• WORK INSTRUCTIONS: Copy each line of the entries that includes the word "Drawn".

• Data entries:
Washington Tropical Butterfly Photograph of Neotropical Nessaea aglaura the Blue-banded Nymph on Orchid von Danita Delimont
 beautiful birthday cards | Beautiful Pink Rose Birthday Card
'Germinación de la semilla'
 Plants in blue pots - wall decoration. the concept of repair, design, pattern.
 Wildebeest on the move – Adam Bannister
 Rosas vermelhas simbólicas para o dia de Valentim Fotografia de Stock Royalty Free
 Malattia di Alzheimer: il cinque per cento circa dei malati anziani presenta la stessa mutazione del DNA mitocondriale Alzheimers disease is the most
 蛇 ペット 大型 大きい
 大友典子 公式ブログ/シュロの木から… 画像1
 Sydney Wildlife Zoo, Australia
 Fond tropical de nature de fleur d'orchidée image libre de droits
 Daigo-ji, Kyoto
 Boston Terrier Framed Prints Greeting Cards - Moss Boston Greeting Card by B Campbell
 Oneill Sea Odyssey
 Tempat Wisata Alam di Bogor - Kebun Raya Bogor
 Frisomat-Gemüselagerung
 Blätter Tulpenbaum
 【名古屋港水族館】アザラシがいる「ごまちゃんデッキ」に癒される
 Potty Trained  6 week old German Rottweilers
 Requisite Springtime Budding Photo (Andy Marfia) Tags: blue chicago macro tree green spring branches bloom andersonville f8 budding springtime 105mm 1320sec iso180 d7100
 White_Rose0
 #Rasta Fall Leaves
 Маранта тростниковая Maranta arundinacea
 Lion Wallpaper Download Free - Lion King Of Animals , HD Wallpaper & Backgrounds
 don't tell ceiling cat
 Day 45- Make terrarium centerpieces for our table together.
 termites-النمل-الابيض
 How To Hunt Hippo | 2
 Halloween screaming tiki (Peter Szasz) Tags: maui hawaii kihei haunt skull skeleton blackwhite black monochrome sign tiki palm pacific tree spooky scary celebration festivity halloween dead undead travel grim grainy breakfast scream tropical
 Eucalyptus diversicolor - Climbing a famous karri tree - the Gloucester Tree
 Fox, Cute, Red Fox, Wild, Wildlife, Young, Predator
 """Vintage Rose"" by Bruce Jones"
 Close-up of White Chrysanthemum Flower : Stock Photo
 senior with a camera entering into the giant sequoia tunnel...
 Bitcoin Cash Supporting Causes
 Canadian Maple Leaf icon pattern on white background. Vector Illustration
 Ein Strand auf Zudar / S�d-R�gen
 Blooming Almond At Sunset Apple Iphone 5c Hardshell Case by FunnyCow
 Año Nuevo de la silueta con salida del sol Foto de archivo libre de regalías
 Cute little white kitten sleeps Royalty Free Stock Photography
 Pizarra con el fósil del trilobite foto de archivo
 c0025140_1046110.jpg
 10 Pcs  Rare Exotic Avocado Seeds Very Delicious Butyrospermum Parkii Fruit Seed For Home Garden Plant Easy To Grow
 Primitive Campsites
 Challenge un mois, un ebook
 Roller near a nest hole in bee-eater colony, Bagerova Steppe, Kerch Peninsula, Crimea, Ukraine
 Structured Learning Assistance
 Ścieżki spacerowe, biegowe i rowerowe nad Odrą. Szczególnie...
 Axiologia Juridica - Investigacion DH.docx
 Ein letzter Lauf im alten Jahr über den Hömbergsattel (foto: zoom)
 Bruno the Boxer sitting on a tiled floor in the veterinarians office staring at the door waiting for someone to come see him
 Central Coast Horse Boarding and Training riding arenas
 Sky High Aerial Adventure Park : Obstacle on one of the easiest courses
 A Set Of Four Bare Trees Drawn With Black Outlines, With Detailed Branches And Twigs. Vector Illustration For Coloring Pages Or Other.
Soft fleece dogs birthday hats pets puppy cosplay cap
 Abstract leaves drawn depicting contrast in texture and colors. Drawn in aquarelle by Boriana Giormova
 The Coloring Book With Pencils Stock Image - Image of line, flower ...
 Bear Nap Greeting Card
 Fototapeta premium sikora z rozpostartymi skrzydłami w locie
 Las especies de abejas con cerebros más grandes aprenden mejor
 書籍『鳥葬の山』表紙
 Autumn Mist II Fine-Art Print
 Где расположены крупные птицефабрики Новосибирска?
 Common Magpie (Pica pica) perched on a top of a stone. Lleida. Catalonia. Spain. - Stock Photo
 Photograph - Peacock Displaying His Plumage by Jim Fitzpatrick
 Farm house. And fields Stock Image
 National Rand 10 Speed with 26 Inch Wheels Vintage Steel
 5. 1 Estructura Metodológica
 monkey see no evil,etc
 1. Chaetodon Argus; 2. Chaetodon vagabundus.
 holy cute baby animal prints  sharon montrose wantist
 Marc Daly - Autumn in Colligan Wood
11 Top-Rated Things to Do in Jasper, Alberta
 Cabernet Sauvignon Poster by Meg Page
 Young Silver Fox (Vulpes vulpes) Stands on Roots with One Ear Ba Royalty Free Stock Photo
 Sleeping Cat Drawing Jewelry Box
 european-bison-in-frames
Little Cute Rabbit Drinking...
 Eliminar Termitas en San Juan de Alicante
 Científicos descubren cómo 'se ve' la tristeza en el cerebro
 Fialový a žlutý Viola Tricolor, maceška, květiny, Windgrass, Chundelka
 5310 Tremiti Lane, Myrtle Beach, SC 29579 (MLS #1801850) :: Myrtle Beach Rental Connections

• ANSWER AREA:
 A Set Of Four Bare Trees Drawn With Black Outlines, With Detailed Branches And Twigs. Vector Illustration For Coloring Pages Or Other.
 Abstract leaves drawn depicting contrast in texture and colors. Drawn in aquarelle by Boriana Giormova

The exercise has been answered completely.